What the exercise asks: Copy word for word the part of the entries below that opens with the line containing "Looking at the scene, would" and closes with the line containing "22.3 metres", including both of those lines.

Spatial question records:

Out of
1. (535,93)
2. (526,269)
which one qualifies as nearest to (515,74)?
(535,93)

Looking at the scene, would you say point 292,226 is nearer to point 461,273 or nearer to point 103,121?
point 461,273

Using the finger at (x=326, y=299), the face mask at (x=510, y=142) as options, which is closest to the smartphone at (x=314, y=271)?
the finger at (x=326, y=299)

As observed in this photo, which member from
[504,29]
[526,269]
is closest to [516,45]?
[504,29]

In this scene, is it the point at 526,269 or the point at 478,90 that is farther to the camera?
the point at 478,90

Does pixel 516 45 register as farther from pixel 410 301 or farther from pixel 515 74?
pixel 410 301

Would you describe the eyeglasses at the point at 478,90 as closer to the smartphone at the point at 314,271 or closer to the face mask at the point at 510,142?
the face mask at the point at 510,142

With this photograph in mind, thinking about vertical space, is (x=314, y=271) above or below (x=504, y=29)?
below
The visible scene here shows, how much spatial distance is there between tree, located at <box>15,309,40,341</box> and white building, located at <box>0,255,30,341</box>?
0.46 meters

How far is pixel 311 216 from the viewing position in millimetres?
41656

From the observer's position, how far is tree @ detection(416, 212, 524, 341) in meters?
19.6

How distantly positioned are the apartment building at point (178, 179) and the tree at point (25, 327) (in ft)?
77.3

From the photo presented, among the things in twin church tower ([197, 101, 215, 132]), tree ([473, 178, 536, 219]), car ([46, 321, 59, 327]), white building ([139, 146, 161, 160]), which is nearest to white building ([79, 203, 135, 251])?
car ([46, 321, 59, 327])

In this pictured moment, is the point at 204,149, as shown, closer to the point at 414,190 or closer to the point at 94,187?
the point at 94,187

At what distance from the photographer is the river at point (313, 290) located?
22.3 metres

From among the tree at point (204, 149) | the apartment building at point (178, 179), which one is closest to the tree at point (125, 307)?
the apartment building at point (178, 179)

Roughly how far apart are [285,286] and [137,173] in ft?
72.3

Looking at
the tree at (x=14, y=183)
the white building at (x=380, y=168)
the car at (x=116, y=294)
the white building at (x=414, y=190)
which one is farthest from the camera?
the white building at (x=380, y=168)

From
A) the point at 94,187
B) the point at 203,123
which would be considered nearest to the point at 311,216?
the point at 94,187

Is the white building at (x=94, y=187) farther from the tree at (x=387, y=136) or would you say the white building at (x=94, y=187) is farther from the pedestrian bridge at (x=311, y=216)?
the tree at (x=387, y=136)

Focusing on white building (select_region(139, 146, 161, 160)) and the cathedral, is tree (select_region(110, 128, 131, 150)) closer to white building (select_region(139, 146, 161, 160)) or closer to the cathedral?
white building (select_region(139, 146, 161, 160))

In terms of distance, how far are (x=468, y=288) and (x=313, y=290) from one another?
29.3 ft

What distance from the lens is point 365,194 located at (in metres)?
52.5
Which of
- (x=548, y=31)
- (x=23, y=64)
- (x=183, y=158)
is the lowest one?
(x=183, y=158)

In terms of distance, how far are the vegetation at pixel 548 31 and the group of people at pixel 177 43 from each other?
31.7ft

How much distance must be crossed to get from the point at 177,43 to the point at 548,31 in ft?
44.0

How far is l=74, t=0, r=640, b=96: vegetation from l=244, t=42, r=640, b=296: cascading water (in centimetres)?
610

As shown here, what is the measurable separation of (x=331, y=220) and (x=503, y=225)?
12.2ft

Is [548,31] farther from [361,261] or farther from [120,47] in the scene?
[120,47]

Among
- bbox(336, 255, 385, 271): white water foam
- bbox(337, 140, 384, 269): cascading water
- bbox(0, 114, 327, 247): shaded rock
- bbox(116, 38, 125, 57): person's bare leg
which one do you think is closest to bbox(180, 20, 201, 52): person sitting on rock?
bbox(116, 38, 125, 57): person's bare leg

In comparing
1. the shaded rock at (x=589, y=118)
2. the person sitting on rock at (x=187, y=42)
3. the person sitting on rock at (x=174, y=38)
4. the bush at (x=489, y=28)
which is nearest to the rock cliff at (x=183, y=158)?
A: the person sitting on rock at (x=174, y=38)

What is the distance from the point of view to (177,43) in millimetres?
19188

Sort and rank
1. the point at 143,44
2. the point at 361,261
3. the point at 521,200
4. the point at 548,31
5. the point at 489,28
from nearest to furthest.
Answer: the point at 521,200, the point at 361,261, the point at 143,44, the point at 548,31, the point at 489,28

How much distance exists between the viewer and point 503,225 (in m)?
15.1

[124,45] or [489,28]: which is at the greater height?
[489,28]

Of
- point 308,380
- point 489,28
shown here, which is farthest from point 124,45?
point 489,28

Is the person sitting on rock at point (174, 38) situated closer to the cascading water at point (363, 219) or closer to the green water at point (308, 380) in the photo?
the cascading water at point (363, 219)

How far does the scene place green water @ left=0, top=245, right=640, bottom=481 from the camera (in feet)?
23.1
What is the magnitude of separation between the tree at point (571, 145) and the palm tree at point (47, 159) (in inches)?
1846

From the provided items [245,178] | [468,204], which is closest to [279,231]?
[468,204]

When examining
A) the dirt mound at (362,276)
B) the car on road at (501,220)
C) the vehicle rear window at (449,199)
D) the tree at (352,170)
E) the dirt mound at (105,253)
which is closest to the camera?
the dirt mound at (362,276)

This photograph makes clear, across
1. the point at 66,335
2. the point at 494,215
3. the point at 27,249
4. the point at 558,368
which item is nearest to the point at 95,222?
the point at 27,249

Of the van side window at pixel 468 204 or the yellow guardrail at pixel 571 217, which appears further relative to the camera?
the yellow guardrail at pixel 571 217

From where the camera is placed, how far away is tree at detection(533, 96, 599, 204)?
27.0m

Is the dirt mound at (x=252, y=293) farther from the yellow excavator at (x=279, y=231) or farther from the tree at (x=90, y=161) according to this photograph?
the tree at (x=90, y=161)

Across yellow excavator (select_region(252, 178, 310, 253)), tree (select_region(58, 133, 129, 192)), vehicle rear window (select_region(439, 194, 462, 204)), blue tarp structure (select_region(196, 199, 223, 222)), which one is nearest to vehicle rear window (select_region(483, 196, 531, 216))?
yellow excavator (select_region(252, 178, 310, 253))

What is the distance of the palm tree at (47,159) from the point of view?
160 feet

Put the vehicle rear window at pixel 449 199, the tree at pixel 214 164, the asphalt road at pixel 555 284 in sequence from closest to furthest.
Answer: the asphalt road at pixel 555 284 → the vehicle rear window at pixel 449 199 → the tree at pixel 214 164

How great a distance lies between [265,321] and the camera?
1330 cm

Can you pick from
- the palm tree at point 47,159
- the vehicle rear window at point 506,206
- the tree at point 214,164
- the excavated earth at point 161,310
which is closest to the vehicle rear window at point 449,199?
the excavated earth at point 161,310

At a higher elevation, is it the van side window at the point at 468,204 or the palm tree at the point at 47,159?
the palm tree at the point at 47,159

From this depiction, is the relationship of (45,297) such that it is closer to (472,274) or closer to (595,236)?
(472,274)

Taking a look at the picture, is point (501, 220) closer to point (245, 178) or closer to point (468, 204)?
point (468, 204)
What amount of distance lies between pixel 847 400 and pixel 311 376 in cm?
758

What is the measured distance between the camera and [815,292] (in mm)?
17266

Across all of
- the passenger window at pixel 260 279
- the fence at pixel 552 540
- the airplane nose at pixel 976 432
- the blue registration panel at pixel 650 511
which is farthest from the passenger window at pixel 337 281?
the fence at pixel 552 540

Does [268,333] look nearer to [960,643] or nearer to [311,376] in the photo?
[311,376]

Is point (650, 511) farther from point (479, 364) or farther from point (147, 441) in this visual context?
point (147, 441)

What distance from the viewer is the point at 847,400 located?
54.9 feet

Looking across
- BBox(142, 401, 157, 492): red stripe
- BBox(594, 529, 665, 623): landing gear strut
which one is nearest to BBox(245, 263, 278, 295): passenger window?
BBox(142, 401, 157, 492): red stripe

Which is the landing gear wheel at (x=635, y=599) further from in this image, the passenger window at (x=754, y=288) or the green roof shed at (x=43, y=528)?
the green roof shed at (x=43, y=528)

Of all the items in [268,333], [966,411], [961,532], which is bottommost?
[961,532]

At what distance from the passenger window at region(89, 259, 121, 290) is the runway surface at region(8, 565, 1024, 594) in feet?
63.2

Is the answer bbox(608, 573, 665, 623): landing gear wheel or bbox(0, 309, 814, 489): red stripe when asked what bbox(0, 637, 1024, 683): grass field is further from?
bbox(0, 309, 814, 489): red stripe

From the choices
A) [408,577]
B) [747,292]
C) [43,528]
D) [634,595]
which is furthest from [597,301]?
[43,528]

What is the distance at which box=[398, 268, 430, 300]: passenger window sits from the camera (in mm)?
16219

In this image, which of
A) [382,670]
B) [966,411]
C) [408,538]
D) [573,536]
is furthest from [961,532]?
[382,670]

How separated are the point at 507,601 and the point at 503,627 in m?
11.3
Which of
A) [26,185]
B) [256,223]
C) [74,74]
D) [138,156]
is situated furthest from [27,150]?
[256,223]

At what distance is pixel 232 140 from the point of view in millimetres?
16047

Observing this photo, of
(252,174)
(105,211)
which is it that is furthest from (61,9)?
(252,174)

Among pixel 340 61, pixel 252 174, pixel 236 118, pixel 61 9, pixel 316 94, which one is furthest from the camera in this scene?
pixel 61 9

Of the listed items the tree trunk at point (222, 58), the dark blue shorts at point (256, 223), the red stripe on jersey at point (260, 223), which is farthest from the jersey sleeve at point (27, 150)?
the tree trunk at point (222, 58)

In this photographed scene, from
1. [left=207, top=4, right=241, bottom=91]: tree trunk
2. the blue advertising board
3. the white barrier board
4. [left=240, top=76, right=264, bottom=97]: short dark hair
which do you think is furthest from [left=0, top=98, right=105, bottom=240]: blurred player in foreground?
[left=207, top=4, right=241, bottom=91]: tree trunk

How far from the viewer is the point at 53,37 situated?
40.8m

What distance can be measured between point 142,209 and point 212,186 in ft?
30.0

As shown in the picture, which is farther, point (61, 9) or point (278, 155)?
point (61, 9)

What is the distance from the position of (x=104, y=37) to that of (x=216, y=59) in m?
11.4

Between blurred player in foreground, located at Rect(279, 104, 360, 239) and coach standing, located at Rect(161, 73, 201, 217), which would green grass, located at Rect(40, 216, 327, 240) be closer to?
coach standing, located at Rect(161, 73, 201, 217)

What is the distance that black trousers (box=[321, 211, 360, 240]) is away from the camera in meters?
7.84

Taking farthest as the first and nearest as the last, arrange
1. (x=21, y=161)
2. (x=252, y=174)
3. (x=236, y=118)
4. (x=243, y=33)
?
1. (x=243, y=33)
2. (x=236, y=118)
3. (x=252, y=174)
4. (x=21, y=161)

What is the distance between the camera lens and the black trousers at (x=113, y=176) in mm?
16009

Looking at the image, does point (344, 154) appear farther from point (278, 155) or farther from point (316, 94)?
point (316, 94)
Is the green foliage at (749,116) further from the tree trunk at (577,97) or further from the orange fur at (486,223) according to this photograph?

The answer:
Looking at the scene, would you say point 292,226 is nearer to point 461,273 or nearer to point 103,121?
point 461,273

Using the finger at (x=326, y=299), the face mask at (x=510, y=142) as options, which is closest to the smartphone at (x=314, y=271)?
the finger at (x=326, y=299)

As observed in this photo, which member from
[504,29]
[526,269]
is closest to [516,45]?
[504,29]

In this scene, is it the point at 526,269 or the point at 478,90 that is farther to the camera?
the point at 478,90

Does pixel 516 45 register as farther from pixel 410 301 or farther from pixel 515 74?
pixel 410 301

Would you describe the eyeglasses at the point at 478,90 as closer to the smartphone at the point at 314,271 or closer to the face mask at the point at 510,142?
the face mask at the point at 510,142

With this photograph in mind, thinking about vertical space, is (x=314, y=271) above or below (x=504, y=29)?
below
The visible scene here shows, how much spatial distance is there between tree, located at <box>15,309,40,341</box> and white building, located at <box>0,255,30,341</box>?
0.46 meters

How far is pixel 311 216 from the viewing position in millimetres?
41656

From the observer's position, how far is tree @ detection(416, 212, 524, 341) in meters?
19.6

How distantly positioned are the apartment building at point (178, 179) and the tree at point (25, 327) (in ft)?
77.3

From the photo presented, among the things in twin church tower ([197, 101, 215, 132]), tree ([473, 178, 536, 219]), car ([46, 321, 59, 327]), white building ([139, 146, 161, 160]), which is nearest to white building ([79, 203, 135, 251])?
car ([46, 321, 59, 327])

In this pictured moment, is the point at 204,149, as shown, closer to the point at 414,190 or closer to the point at 94,187?
the point at 94,187

At what distance from the photographer is the river at point (313, 290) located?
22.3 metres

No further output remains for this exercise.